CGI Federal Inc. undertook a complete pharmacy claims audit
of a large Southwestern U.S. State’s self-insured health and welfare fund
group
CGI Federal Inc. undertook a complete pharmacy claims audit of a large
Southwestern U.S. State’s self-insured health and welfare fund group. The
pharmacy claims history covered a 19-month time span including 947,303 claims
paid totaling $26,339,454. The prescription plan was uniform for all subscribers
and limitations were placed on several drug categories that were excluded.
The Challenge The plan was dissatisfied with its pharmacy benefit
firm and Drug Utilization Review (DUR) vendor due to complaints and a lack of
response to the plan’s requests for improvements in their administrative
functions and accountability procedures. Also, as a result of administrative
errors, lack of proper adjudication edits and a low level of cooperation by the
PBM when requests for information from the network pharmacies were made, the
pharmacies were lackadaisical in making attempts to correct plan parameter
errors potentially leading to additional misuse of the prescription benefit.
How CGI Helped Using our proprietary pharmacy claims auditing
system, CAS-RX, CGI audited and verified the integrity of all parameters of the
benefit design, plan pricing and retrospective DUR programs. An audit of the
highest dollar prescriptions dispensed showed five claims totaling over $16,000,
where the quantity dispensed was unrealistically high, that escaped the internal
edit of the PBM to flag these claims for adjustment. An audit of intravenous
medications showed 363 claims totaling $91,973 erroneously billed through retail
pharmacies for items such as chemotherapy, medications administered prior to
inpatient surgery and IV admixtures. The client, trying to lower the frequency
of dispensing fees charged for repeat prescriptions of maintenance drugs by
mandating 90-day supplies, requested an audit of the number of prescriptions and
claims dollars that were dispensed in less than thirty-day supplies. The audit
showed a total of 75,539 claims dispensed in under a thirty-day supply. If the
proper edits had been in place, two-thirds of the dispensing fees could have
been eliminated for an additional savings of approximately $100,000. A duplicate
therapy audit was designed to assess the quality of the DUR and oversight that
was occurring by the PBM. Duplication of therapy is costly not only because of
unnecessary prescriptions that are being dispensed, but also because of medical
complications that can occur.
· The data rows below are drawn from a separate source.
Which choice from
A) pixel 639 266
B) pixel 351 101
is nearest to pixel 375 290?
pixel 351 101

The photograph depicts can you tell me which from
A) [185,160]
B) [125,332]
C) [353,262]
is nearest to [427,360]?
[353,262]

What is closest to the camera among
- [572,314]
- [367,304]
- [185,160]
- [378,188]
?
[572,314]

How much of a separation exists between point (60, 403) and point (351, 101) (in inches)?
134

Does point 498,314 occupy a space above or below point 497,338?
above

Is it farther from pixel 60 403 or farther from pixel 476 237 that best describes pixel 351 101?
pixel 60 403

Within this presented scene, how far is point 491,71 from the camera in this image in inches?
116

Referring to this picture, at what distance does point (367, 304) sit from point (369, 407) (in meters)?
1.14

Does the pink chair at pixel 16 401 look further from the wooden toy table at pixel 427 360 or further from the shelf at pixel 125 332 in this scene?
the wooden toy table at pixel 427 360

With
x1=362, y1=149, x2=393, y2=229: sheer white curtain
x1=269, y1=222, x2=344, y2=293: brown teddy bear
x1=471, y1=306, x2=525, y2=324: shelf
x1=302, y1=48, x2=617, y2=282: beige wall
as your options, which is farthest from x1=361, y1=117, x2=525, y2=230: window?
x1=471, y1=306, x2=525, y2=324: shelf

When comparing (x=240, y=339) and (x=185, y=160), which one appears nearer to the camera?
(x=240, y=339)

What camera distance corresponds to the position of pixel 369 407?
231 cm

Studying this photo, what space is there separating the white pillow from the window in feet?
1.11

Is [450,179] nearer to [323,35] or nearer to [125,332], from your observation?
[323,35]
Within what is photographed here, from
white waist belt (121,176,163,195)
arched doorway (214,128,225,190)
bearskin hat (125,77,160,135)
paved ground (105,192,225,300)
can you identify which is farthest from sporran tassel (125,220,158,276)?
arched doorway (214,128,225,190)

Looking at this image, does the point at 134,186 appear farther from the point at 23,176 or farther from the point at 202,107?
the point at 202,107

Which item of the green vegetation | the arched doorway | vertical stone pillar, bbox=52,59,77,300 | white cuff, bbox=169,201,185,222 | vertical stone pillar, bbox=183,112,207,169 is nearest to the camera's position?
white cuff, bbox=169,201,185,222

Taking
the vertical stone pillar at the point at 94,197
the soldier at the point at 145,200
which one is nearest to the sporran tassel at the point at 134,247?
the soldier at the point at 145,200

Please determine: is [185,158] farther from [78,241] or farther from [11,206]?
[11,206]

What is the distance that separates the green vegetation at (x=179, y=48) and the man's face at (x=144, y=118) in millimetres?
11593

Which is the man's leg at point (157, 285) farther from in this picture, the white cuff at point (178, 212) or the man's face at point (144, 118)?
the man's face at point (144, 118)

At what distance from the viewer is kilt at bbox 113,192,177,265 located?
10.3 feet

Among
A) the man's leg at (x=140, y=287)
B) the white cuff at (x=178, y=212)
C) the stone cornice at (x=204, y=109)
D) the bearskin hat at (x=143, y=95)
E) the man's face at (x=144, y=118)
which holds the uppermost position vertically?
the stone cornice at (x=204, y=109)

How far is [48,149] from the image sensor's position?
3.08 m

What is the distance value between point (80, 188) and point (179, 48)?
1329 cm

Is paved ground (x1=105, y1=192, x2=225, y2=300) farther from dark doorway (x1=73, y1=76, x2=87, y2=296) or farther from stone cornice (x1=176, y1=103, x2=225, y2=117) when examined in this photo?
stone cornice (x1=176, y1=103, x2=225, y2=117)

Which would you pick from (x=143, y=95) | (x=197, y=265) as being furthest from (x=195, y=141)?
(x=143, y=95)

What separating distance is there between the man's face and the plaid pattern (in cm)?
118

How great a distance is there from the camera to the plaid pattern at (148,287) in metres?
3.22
The audit was designed in a very conservative
fashion to display duplication at the extremes. Maximum daily adult dosages were
used to calculate a minimum day supply range. There were 14,921 instances
suggesting that an increased effort in DUR screening would be beneficial to the
plan and its patients. The audit system, including analyses of subscribers,
pharmacies and physicians, also highlighted instances where case management and
DUR would be likely to save prescription benefit dollars in the future with
intervention strategies and showed members utilizing high cost medication, with
the highest utilization rates and greatest dollars in prescription spending.
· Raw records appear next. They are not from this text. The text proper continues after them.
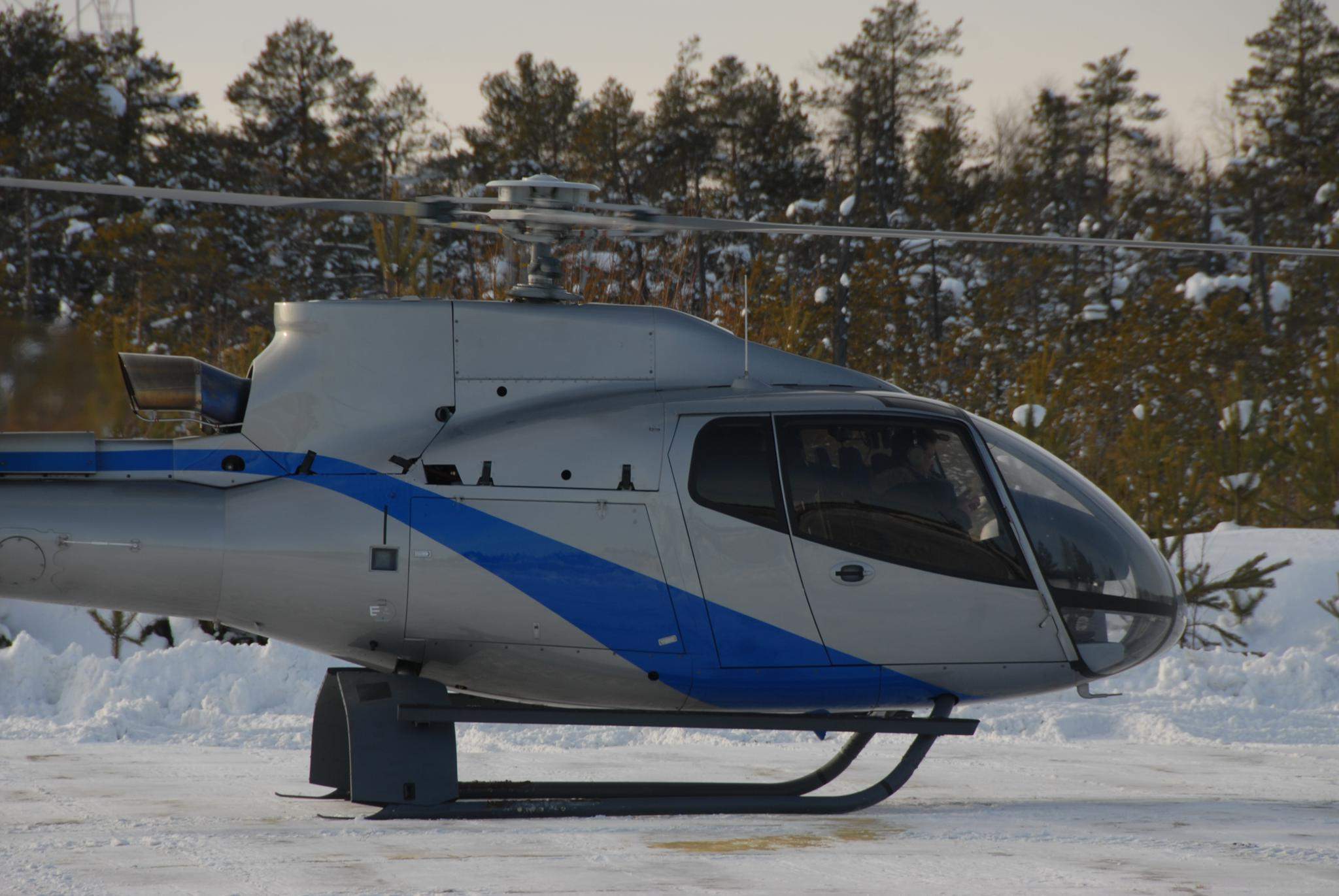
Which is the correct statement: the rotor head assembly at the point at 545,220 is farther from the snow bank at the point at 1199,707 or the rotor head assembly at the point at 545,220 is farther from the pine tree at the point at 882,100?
the pine tree at the point at 882,100

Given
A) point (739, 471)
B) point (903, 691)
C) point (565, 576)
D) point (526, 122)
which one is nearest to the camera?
point (565, 576)

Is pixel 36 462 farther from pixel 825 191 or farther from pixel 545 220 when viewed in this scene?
pixel 825 191

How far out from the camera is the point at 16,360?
6.94 m

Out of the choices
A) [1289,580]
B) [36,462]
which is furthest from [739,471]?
[1289,580]

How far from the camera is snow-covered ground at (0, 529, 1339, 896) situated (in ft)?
15.6

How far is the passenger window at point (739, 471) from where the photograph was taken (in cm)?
566

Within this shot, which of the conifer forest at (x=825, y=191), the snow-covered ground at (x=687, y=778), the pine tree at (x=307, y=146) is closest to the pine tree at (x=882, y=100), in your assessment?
the conifer forest at (x=825, y=191)

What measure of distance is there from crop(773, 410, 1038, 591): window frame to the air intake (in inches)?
101

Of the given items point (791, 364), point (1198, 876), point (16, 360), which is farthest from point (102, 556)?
point (1198, 876)

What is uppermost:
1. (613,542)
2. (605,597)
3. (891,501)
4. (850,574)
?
(891,501)

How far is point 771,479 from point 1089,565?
5.05 feet

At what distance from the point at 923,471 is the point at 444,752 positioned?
2.55 metres

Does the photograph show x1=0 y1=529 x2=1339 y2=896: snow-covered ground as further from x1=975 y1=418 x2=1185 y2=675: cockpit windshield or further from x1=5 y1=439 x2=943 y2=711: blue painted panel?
x1=975 y1=418 x2=1185 y2=675: cockpit windshield

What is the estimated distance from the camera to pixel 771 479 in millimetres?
5691
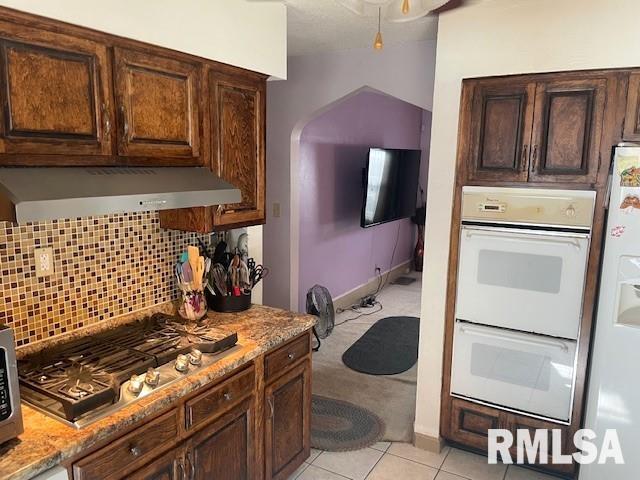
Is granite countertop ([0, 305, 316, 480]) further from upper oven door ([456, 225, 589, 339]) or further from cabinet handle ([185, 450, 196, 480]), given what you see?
upper oven door ([456, 225, 589, 339])

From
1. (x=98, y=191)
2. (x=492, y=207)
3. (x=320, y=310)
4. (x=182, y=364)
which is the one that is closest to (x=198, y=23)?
(x=98, y=191)

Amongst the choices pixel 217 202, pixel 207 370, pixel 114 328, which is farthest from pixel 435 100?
pixel 114 328

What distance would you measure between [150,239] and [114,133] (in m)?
0.68

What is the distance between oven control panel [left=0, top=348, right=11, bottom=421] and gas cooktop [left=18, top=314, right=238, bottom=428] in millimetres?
173

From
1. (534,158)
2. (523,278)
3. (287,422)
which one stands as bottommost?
(287,422)

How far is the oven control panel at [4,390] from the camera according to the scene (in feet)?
4.41

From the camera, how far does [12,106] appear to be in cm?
153

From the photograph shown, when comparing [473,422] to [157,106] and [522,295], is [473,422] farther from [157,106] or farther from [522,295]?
[157,106]

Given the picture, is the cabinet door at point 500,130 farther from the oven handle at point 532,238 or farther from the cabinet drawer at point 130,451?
the cabinet drawer at point 130,451

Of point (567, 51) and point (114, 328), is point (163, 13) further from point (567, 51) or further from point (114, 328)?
point (567, 51)

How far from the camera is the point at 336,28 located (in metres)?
2.93

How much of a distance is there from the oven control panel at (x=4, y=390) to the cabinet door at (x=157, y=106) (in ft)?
2.83

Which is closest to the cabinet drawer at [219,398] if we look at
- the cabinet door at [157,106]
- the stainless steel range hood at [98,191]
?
the stainless steel range hood at [98,191]

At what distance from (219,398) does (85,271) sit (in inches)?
32.0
The Results The recovery from the audit totaled $771,695
involving 391,254 prescription claims. This represented 2.9 percent of the
prescription claims dollars and 41percent of the claims respectively. 30 percent
of these dollars were attributed to duplicate claims, 39 percent to AWP pricing
errors and incorrect discounting and 31 percent were excluded drug category
prescriptions that were dispensed. Almost 97 percent (377,908) of the claims
recovered resulted from incorrect AWP prices and/or discounts being applied to
brand name drugs. Over 342,000 of these claims were incorrectly priced by up to
$1.00, 33,000 claims were incorrectly priced between $5.00 and $1.00 and the
rest of the claims were incorrectly priced between $1,000 and $10.